Sat 23 Feb 2019
Reviewed by Walter Albert: LAWRENCE BLOCK – When the Sacred Ginmill Closes.
Posted by Steve under Reviews[2] Comments
LAWRENCE BLOCK – When the Sacred Ginmill Closes. Matt Scudder #6. Arbor House, hardcover, 1986. Charter, paperback, 1986. Jove, paperback, 1990.
I have just finished reading When the Sacred Ginmill Closes, in which Matt Scudder remembers a couple of ten-year-old cases that he worked on during his drinking days. I finished this in a rush of adrenalin produced by the excitement a perfect ending always produces in me.
Because, you see, is the less-traveled road on which I find myself these days, and it ha made all the difference. Oh, yes. All the difference.
The reflective, wry meditation on life lived and life changing (but perhaps, not all that much) is an appropriate ending for a novel of reflection on decade-old events. This inevitable conclusion (but inevitable only to a writer of Block’s gifts) is an example of perfect pitch in structure and tone.
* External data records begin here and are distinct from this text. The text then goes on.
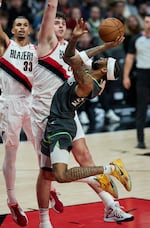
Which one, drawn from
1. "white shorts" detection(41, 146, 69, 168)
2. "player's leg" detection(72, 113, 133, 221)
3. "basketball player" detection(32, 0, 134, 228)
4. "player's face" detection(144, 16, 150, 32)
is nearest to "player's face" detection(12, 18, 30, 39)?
"basketball player" detection(32, 0, 134, 228)

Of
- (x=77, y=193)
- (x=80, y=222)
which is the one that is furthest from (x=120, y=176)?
(x=77, y=193)

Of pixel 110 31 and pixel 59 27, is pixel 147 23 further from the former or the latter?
pixel 110 31

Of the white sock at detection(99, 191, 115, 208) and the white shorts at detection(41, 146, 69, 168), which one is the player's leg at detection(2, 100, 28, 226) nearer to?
the white sock at detection(99, 191, 115, 208)

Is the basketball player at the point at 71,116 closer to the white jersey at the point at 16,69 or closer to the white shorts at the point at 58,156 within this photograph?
the white shorts at the point at 58,156

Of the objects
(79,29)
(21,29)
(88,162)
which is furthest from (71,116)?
(21,29)

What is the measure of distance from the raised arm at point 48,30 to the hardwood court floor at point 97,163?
185 centimetres

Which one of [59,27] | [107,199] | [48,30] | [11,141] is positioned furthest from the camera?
[59,27]

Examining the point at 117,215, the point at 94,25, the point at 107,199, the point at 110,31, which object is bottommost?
the point at 117,215

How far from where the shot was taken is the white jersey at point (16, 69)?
8.05 metres

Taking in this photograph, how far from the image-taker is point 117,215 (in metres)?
7.55

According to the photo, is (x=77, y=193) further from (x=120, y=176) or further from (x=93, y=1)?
(x=93, y=1)

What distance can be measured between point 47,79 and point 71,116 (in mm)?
603

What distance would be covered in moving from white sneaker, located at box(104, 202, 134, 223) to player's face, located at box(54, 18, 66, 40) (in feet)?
5.95

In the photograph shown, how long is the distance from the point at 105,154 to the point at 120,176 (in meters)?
4.63
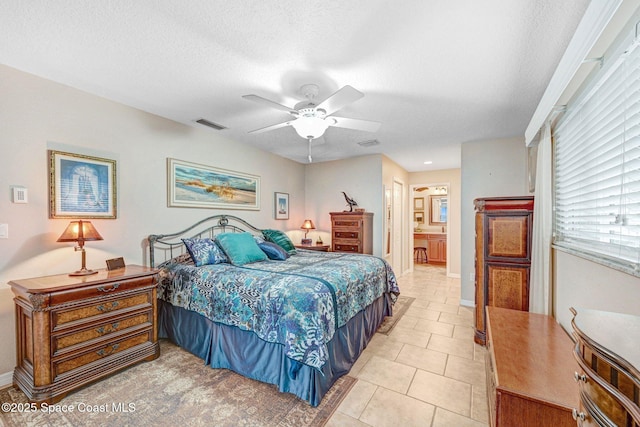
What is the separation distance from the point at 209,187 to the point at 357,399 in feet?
10.1

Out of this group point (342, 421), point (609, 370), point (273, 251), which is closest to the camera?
point (609, 370)

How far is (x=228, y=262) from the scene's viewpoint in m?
2.99

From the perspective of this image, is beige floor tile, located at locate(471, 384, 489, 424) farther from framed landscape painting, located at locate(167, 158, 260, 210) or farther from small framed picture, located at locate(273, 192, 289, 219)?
small framed picture, located at locate(273, 192, 289, 219)

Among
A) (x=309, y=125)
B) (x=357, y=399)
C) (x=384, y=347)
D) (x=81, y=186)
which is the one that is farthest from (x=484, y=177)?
(x=81, y=186)

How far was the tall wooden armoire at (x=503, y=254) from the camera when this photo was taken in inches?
102

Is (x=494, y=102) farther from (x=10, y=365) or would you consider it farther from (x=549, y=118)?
(x=10, y=365)

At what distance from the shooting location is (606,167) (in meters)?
1.49

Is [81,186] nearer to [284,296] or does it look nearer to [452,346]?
[284,296]

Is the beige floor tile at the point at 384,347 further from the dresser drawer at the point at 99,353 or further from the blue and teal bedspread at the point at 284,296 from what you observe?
the dresser drawer at the point at 99,353

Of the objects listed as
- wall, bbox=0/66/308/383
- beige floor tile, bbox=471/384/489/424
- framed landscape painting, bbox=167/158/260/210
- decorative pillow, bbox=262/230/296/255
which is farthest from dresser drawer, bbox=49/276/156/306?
beige floor tile, bbox=471/384/489/424

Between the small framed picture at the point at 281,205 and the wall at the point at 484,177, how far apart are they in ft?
10.1

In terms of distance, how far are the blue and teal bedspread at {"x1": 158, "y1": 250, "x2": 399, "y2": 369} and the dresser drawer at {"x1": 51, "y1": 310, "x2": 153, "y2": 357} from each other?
1.18 ft

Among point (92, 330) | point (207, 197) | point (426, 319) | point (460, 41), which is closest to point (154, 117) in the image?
point (207, 197)

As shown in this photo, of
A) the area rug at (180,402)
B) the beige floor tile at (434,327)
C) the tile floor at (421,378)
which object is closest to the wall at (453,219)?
the tile floor at (421,378)
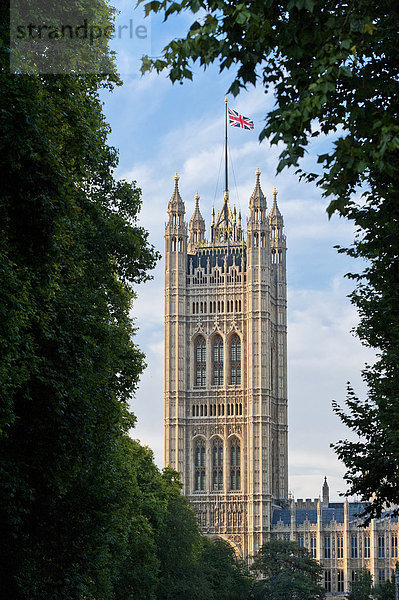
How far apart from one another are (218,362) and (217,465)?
11.7m

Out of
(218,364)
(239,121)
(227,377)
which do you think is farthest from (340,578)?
(239,121)

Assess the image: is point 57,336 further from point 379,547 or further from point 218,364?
point 379,547

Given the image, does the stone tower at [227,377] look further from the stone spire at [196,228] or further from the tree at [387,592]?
the tree at [387,592]

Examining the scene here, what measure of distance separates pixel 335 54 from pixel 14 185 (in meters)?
10.3

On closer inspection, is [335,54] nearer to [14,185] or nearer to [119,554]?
[14,185]

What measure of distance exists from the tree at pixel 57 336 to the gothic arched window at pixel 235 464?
94.7 m

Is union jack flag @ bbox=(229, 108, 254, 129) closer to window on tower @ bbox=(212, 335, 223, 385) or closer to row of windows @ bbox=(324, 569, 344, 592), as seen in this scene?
window on tower @ bbox=(212, 335, 223, 385)

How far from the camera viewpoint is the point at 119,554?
39781 mm

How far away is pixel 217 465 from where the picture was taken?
125 metres

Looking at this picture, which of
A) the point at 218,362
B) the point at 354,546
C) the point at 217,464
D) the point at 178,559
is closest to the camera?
the point at 178,559

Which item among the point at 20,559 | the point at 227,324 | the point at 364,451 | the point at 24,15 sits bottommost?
the point at 20,559

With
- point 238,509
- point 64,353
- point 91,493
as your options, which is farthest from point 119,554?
point 238,509

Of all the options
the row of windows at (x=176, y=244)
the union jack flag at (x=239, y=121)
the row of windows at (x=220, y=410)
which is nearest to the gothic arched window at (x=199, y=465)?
the row of windows at (x=220, y=410)

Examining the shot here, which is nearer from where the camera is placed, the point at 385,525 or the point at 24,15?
the point at 24,15
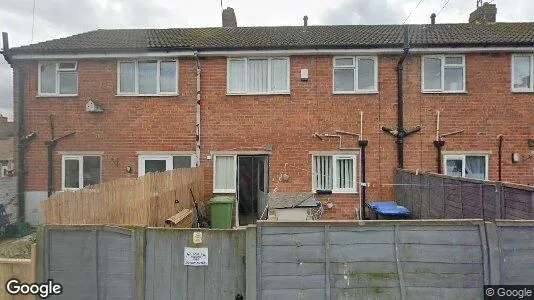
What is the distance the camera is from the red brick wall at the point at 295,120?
1014 centimetres

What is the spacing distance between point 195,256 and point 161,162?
23.5 feet

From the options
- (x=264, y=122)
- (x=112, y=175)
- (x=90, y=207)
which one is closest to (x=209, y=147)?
(x=264, y=122)

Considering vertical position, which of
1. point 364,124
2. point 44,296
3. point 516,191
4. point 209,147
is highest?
point 364,124

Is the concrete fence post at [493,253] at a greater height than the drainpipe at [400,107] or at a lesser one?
lesser

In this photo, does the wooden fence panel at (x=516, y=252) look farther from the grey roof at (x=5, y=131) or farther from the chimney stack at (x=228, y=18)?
the grey roof at (x=5, y=131)

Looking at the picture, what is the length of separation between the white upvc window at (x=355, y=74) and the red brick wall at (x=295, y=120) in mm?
229

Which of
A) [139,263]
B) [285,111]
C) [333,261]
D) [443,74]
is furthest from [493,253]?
[443,74]

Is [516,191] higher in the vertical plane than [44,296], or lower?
higher

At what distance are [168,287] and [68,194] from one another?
198 cm

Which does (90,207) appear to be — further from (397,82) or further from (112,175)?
(397,82)

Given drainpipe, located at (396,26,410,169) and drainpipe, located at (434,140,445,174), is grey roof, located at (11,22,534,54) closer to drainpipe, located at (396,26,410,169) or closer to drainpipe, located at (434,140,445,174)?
drainpipe, located at (396,26,410,169)

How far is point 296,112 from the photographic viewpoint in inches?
408

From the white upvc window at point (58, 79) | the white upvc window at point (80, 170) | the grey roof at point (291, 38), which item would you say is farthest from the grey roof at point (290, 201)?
the white upvc window at point (58, 79)

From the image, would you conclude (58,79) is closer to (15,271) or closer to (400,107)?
(15,271)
It also reminds me of a moment in a recent episode of Inspector Morse (“Cherubims and Seraphims”) in which Morse’s niece, still caught up in the ecstasy of a drug-induced “perfect moment,” comments that life can never be again like that moment. She is short to kill herself, precipitating a search by Morse for answers to a death that has no answers.
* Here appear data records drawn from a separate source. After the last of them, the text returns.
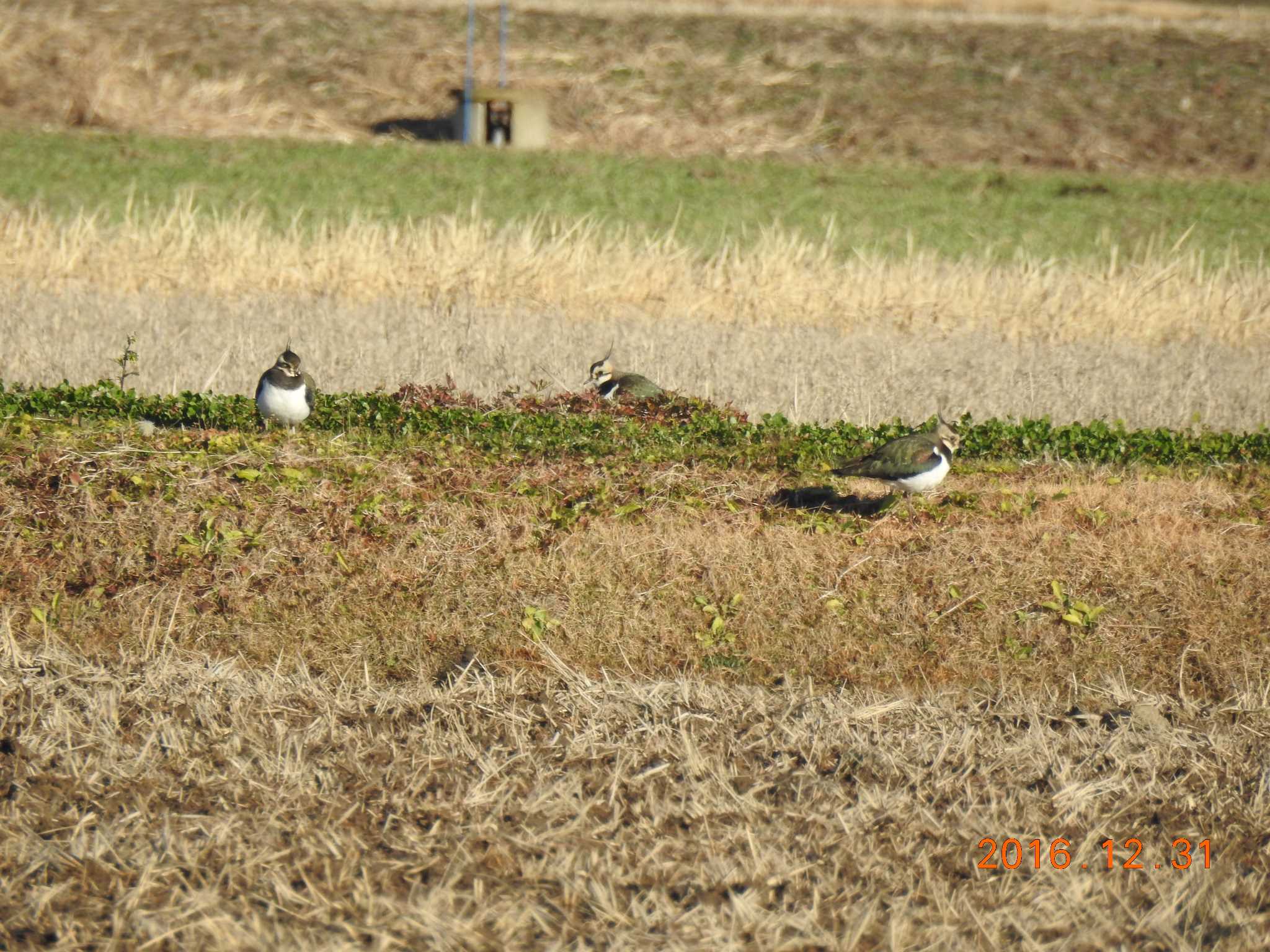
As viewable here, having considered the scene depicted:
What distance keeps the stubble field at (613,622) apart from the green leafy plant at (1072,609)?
2 centimetres

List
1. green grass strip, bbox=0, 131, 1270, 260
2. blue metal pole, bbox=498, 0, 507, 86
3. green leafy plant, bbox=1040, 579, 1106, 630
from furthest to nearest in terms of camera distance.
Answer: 1. blue metal pole, bbox=498, 0, 507, 86
2. green grass strip, bbox=0, 131, 1270, 260
3. green leafy plant, bbox=1040, 579, 1106, 630

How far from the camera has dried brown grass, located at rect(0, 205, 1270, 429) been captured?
13.1 meters

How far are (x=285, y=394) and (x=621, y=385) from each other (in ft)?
9.45

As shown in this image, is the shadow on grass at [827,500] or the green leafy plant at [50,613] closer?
the green leafy plant at [50,613]

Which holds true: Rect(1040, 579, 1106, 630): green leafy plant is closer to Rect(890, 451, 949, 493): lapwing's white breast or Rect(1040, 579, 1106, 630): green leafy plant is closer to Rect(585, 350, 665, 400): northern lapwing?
Rect(890, 451, 949, 493): lapwing's white breast

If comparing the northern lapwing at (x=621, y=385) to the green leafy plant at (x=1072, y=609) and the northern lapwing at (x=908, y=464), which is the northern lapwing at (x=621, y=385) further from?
the green leafy plant at (x=1072, y=609)

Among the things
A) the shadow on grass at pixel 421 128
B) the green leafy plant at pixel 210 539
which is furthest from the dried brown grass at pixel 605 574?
the shadow on grass at pixel 421 128

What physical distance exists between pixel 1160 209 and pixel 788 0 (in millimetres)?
23053

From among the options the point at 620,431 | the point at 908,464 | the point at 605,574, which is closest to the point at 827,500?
the point at 908,464

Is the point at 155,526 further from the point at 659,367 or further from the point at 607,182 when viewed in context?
the point at 607,182

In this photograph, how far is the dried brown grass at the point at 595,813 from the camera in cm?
537

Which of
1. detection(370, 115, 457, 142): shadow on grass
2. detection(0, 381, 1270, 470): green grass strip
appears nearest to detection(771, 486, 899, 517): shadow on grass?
detection(0, 381, 1270, 470): green grass strip

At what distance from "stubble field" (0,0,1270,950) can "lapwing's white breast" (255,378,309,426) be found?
0.84ft
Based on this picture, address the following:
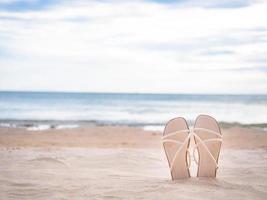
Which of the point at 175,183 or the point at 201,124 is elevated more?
the point at 201,124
I don’t think that Block necessarily had any sense that he had created something he could never achieve again. He’s continued to write, with great success, and probably never greater than in his Matt Scudder series, although this novel seemed to have a resonance that I don’t remember in any of the others. Let’s just say that my imperfect pitch, which certainly varies from one minute to the next, was at that moment in time in perfect tune with Block’s pitch.
However, I don’t feel that this is an experience I won’t have again, although the correspondent for it may be a musical composition, a film, a meal, a moment in a personal relationship. I come down from the highs, but the fall isn’t that intense, and the sense of loss isn’t that devastating. Oh, no. Not at all.
Also, if the ending to this particular Block novel seemed especially satisfying, it’s not profoundly apart from my usual reaction to Block’s work. My experience with mystery fiction is very limited these days, but Block has established in the Scudder series a consistently recognizable style that distinguishes it and him.
February 23rd, 2019 at 9:33 pm
After this one I didn’t read the Scudder books as often as before. It felt as if he had said something with the character that couldn’t be repeated or likely surpassed, that whatever he showed me about Scudder from then on would be superfluous.
February 23rd, 2019 at 11:34 pm
I seem to have missed this one. I read most of the ones that came before and a few that came later. Those that came later didn’t quite have the same feeling to them as those that came before, and I didn’t really know what I’d missed. Now I know.